Text under study: Begin

On July 26, 2019, the National Energy Board ("the Board") released its decision concerning the Coastal GasLink Pipeline Project ("CGL Pipeline"). The Board ruled that the CGL Pipeline, including the LNG Export Terminal under development in Kitimat, is a provision work and undertaking and therefore under provincial jurisdiction.
The proceeding before the Board did not address whether the CGL Pipeline should be approved, whether it is in the public interest, or what the environmental, economic, and indigenous impacts are. Instead, the Board was solely focused on assessing whether the CGL Pipeline is a local work or undertaking, which the province of BC should have jurisdiction over, or whether it is part of, or integral to, a larger interprovincial work or undertaking under exclusive federal jurisdiction.
Parties are still considering whether to appeal the ruling to the Federal Court of Appeal.
The decision comes on the heels of several high profile, energy related division of powers disputes between the provinces and the federal government.1 This decision reaffirms the traditional division of powers principles between the federal and provincial governments. Although a project may have interprovincial implications, such as CGL's ability to export LNG to the Asian market, those implications alone will not create federal jurisdiction.

Text under study: End
Data extracts: Begin

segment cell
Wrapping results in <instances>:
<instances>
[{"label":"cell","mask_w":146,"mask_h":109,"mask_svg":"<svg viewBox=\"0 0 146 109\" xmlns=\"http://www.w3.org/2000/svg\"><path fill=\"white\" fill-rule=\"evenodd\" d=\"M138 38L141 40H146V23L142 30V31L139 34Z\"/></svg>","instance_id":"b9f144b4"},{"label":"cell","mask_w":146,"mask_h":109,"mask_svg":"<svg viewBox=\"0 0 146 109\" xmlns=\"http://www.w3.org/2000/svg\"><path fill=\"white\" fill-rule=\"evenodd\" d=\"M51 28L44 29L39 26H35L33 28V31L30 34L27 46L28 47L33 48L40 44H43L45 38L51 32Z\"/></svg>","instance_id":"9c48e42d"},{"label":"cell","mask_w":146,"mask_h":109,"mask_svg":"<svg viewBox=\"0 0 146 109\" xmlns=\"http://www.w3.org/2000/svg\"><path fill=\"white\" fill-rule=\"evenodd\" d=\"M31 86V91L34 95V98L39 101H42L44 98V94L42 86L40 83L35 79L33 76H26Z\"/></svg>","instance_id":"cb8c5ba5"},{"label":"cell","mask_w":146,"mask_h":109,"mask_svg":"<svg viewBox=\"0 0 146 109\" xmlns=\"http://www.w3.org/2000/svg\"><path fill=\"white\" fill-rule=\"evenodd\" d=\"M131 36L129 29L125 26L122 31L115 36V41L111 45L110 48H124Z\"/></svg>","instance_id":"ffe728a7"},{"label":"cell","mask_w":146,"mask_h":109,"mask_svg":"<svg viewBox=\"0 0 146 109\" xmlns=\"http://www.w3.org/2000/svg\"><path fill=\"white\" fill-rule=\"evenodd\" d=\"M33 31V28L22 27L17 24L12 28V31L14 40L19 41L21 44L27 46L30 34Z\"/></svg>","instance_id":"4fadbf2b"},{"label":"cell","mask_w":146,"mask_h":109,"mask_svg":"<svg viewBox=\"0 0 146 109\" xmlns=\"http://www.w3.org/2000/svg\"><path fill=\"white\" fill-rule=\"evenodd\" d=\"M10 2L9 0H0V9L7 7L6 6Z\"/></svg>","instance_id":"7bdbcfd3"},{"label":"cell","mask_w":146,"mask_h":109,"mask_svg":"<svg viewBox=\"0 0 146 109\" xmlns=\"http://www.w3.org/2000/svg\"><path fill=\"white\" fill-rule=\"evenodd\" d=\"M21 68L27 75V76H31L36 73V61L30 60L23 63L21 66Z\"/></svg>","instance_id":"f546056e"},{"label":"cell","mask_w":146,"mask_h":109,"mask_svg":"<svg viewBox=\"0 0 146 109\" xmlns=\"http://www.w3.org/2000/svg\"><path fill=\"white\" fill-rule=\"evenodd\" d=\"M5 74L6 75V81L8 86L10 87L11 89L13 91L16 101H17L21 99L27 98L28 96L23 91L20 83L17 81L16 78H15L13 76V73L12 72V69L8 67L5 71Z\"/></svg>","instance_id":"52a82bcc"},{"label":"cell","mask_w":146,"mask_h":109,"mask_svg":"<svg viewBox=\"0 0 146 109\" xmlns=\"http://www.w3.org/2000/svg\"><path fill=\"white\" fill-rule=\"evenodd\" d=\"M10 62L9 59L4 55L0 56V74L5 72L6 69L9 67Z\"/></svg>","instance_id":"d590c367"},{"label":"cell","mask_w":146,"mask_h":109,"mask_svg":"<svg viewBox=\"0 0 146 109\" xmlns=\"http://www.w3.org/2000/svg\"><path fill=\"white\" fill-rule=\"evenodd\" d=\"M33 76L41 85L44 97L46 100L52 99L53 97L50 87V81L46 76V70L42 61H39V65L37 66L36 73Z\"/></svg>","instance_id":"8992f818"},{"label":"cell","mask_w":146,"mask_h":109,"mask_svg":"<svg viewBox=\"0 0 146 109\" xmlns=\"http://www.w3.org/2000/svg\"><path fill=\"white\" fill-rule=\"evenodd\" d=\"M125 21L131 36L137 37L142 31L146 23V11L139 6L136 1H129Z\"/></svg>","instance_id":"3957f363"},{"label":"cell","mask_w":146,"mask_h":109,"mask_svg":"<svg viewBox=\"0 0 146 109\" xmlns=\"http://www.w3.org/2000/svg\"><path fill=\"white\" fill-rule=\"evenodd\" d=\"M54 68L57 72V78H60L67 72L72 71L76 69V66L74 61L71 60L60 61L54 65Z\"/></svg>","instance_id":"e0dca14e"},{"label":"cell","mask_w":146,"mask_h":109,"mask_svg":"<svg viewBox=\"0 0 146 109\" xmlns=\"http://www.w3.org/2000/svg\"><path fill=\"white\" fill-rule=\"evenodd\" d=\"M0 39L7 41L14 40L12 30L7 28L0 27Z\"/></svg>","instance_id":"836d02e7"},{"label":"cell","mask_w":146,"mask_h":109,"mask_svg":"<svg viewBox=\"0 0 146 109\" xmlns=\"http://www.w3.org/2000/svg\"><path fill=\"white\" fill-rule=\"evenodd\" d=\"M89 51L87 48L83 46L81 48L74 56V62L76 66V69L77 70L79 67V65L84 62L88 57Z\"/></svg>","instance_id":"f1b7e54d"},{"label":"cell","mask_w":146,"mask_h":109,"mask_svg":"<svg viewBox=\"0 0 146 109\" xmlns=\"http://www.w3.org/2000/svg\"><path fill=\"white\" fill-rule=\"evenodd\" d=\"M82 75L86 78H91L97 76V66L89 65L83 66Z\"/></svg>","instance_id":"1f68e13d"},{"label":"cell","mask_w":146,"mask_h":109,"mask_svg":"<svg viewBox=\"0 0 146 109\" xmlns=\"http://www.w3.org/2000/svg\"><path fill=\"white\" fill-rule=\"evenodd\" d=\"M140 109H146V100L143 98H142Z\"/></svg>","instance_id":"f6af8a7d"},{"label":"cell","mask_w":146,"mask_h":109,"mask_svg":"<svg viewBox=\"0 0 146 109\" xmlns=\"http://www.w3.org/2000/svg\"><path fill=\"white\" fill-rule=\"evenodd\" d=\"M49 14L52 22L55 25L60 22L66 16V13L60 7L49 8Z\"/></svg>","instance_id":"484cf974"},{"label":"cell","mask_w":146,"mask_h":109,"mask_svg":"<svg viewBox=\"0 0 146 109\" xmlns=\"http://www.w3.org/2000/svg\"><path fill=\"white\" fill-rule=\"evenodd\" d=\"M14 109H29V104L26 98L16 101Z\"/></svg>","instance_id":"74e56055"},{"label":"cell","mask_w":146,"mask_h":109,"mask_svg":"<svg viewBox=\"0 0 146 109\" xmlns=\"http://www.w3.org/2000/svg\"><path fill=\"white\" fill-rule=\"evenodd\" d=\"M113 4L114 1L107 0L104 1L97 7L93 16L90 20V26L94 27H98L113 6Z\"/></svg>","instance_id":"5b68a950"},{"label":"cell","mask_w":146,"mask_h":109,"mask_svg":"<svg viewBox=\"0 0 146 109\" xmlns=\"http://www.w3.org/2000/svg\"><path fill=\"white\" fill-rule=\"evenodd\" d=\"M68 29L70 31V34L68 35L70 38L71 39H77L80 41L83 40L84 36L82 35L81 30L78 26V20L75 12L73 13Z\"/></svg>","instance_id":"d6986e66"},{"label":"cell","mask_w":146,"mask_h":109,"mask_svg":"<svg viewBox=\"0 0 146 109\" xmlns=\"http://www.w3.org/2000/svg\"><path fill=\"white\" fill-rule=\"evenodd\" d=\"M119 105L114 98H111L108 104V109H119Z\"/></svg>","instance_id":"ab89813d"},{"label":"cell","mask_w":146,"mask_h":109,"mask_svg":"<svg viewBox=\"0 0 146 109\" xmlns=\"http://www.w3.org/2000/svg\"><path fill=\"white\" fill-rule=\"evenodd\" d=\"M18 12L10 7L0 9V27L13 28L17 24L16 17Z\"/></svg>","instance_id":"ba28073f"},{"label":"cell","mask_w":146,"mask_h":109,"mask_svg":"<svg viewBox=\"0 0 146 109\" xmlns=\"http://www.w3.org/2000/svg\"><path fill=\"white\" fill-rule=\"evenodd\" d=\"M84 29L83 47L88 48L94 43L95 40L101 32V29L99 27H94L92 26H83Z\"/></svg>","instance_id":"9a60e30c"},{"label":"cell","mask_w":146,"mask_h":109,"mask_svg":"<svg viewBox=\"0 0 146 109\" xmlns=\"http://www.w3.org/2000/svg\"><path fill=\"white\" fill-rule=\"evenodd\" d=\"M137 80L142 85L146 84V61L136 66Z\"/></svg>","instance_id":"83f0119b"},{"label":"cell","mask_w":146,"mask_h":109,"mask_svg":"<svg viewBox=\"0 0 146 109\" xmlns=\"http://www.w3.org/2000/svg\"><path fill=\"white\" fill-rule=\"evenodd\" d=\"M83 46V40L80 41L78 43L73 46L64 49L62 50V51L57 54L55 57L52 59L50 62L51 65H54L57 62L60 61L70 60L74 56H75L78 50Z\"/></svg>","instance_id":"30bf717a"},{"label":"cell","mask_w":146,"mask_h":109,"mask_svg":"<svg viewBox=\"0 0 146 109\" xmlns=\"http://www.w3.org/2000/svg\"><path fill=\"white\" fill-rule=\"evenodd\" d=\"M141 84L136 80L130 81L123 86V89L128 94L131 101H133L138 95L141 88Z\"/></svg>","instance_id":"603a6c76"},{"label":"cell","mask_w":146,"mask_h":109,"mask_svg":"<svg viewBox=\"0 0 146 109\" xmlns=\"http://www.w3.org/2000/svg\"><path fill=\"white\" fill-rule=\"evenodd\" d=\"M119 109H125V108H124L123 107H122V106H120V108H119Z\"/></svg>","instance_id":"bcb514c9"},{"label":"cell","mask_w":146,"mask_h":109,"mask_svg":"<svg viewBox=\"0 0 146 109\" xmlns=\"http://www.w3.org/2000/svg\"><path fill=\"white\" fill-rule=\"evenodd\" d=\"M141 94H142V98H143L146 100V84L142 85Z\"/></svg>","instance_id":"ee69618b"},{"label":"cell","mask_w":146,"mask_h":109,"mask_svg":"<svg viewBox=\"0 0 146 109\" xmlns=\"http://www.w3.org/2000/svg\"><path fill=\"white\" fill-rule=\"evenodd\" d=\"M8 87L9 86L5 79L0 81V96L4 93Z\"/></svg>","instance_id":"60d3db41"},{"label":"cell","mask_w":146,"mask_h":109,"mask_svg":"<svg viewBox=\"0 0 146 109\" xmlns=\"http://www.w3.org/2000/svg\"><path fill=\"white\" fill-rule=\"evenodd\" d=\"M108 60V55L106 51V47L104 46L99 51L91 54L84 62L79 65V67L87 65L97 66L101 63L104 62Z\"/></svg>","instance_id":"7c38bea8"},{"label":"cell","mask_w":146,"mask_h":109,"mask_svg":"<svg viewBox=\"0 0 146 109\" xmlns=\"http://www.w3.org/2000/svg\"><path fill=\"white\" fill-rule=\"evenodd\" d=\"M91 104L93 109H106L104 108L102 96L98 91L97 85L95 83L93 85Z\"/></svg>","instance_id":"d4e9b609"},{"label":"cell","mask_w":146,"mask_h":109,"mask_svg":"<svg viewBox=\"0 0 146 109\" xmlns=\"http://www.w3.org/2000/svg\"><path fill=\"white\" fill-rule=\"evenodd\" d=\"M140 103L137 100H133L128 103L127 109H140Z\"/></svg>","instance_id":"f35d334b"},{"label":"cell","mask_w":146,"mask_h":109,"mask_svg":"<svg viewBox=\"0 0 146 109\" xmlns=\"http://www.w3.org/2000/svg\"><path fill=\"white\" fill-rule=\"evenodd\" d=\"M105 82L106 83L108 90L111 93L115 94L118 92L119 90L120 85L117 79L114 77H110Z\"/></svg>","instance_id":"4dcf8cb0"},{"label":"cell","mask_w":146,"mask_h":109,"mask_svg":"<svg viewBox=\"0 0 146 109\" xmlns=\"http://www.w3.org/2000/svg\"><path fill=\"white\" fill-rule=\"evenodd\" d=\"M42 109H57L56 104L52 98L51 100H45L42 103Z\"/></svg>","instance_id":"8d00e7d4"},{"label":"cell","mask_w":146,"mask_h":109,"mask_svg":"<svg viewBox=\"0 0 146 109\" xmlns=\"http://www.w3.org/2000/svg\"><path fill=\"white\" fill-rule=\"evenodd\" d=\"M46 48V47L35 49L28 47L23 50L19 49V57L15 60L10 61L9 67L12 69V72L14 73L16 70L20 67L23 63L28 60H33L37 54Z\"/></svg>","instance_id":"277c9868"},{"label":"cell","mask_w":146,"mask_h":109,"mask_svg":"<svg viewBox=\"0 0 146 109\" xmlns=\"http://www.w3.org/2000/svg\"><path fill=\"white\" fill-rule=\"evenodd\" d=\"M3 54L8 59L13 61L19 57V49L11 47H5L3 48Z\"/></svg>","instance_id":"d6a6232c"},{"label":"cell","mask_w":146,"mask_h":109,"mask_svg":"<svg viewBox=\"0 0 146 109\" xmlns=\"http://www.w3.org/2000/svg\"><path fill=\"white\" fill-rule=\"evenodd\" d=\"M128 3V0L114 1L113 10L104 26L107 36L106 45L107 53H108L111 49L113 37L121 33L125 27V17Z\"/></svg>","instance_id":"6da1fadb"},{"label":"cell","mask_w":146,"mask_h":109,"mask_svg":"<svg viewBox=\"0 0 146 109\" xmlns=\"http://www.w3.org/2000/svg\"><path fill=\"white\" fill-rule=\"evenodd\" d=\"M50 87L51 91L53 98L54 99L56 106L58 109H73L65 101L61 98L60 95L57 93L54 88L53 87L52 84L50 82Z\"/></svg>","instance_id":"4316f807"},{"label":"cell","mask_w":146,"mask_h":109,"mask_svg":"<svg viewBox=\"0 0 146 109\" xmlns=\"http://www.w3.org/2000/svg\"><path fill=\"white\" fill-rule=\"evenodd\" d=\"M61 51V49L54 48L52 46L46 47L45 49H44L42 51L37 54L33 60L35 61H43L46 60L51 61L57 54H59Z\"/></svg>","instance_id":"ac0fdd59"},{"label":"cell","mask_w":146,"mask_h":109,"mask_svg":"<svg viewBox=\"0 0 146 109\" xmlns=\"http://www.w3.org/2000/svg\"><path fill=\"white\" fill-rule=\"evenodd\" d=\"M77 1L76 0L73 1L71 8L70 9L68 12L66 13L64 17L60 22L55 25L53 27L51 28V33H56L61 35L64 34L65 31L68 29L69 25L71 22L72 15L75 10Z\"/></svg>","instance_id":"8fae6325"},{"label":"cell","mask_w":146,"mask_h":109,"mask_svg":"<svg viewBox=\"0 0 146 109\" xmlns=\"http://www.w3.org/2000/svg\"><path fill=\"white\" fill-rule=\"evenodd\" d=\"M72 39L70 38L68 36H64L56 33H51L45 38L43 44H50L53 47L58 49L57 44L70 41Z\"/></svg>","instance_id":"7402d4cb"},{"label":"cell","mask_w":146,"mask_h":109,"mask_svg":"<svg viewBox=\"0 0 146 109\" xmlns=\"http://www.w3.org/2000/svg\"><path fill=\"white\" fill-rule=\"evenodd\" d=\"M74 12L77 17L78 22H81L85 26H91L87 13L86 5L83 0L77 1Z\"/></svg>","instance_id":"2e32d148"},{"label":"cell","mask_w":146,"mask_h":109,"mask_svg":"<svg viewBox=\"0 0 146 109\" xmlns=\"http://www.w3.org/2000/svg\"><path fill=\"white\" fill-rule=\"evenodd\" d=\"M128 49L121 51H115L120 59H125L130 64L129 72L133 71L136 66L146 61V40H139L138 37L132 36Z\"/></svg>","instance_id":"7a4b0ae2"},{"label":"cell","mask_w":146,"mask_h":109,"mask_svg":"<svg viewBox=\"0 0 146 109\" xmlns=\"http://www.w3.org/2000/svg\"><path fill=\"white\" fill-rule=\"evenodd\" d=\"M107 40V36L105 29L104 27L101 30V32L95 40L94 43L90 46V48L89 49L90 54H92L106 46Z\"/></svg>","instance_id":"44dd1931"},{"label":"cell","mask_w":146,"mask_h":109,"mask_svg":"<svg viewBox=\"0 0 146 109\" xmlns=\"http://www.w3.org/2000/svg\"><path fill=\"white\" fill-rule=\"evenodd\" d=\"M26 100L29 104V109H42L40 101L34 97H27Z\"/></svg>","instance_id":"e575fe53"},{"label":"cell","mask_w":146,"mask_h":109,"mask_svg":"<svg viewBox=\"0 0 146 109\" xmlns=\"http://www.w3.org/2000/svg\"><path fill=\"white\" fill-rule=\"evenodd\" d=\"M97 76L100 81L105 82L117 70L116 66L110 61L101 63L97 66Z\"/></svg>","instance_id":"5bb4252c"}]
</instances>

Data extracts: End

> _What is being asked_
From the text on the Coastal GasLink Pipeline ruling, extract the passage from "The proceeding before" up to and including "Court of Appeal.".

> _Task response_
The proceeding before the Board did not address whether the CGL Pipeline should be approved, whether it is in the public interest, or what the environmental, economic, and indigenous impacts are. Instead, the Board was solely focused on assessing whether the CGL Pipeline is a local work or undertaking, which the province of BC should have jurisdiction over, or whether it is part of, or integral to, a larger interprovincial work or undertaking under exclusive federal jurisdiction.
Parties are still considering whether to appeal the ruling to the Federal Court of Appeal.